Appellant claims that the State was barred under Criminal Rule 4(C) from trying him. That rule reads that the one year for bringing the defendant to trial runs "from the date the criminal charge against such defendant is filed, or from the date of his arrest on such charge" (emphasis added). Appellant claims that his arrest in New York on November 27, 1980, pursuant to an extradition warrant issued at 'the instigation of Indiana authorities by a New York court or the Governor of that State, activated the one-year period of Rule 4(C). In my opinion, the purpose of that arrest was to permit the executive authority of New York to work its will and was not an "arrest on such charge" within the meaning of that phrase in Rule 4(C). It was not the intent of this Court in adopting this rule and erecting this one-year time restriction to include that time used in the extradition process or that expiring prior to an actual arrest on Indiana charges.
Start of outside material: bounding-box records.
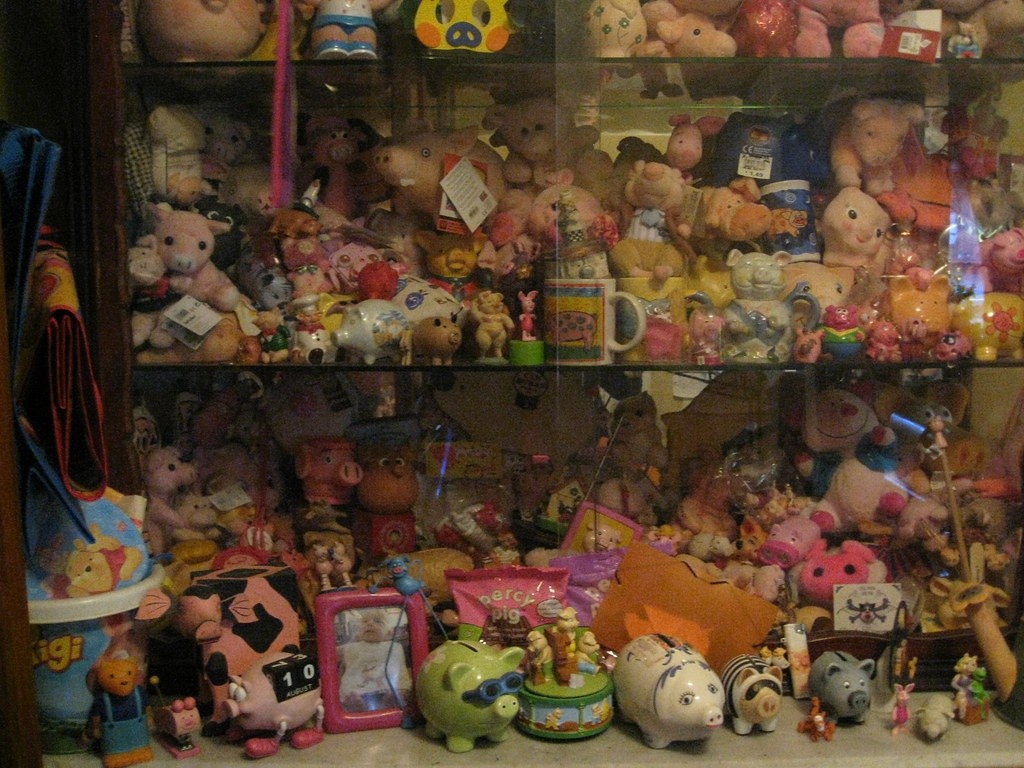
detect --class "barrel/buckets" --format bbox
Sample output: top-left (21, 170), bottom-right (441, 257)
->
top-left (27, 563), bottom-right (162, 754)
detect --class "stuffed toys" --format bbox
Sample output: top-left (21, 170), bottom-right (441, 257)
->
top-left (114, 0), bottom-right (1024, 365)
top-left (84, 368), bottom-right (1023, 637)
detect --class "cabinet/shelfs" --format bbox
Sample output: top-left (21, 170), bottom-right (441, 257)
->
top-left (87, 0), bottom-right (1024, 692)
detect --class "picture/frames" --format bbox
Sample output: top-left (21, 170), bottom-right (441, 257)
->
top-left (315, 586), bottom-right (429, 733)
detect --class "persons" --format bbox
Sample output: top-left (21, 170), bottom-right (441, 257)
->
top-left (334, 608), bottom-right (410, 712)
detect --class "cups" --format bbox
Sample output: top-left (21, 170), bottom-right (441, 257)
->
top-left (545, 278), bottom-right (646, 364)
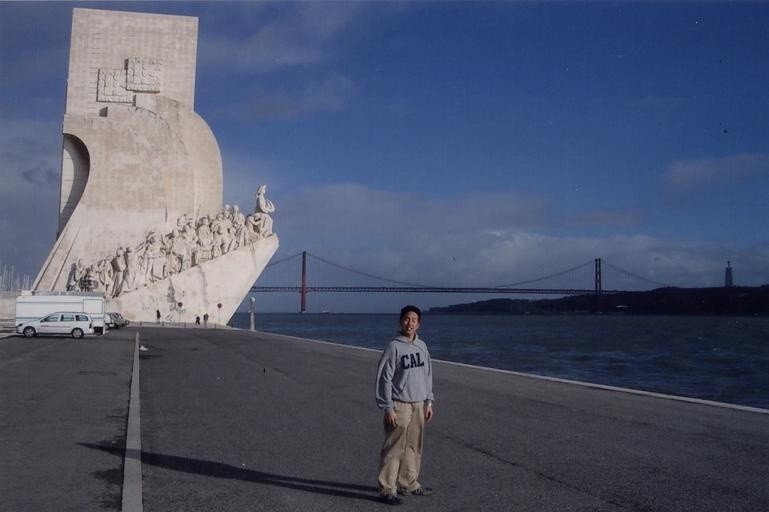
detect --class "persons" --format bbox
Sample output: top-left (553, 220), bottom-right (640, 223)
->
top-left (155, 309), bottom-right (161, 324)
top-left (203, 312), bottom-right (209, 327)
top-left (195, 315), bottom-right (201, 325)
top-left (374, 304), bottom-right (437, 506)
top-left (65, 184), bottom-right (276, 296)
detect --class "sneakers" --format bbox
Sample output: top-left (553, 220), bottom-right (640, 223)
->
top-left (380, 496), bottom-right (404, 505)
top-left (412, 486), bottom-right (435, 497)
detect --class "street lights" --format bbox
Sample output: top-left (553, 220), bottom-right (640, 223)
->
top-left (248, 296), bottom-right (258, 330)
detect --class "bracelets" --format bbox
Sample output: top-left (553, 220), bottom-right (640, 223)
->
top-left (427, 403), bottom-right (432, 406)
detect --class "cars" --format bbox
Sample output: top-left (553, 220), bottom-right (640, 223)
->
top-left (12, 311), bottom-right (130, 340)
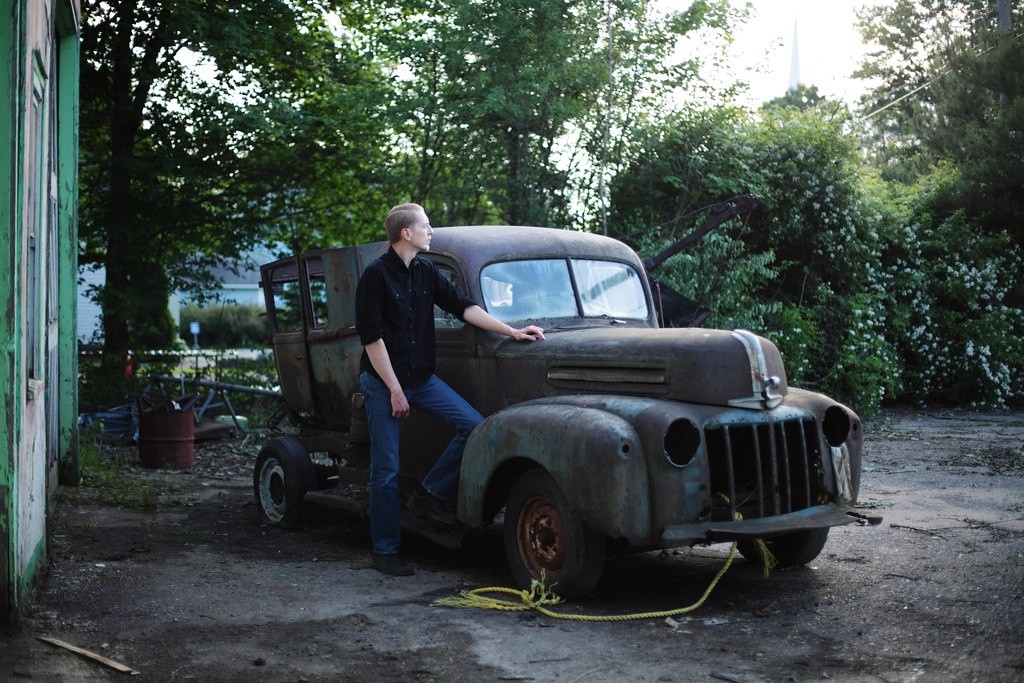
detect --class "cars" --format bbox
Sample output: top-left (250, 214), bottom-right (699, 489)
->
top-left (258, 221), bottom-right (863, 603)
The one-year period under our rule did not commence until the year 1986 when appellant was extradited and arrested on the Indiana charge. I find no merit to appellant's claim that his robbery conviction is unsupported by sufficient evidence or should be set aside because of the con-tradiectory nature of the verdict of guilty of robbery and his acquittal by verdict on the attempted murder charge. There is no necessary and irrational inconsistency in the two verdicts. The jury would have been within its prerogative in acquitting, not because of appellant's claim of self-defense, but because it was not persuaded that he had the criminal state of mind required for murder.
SHEPARD, C.J., concurs.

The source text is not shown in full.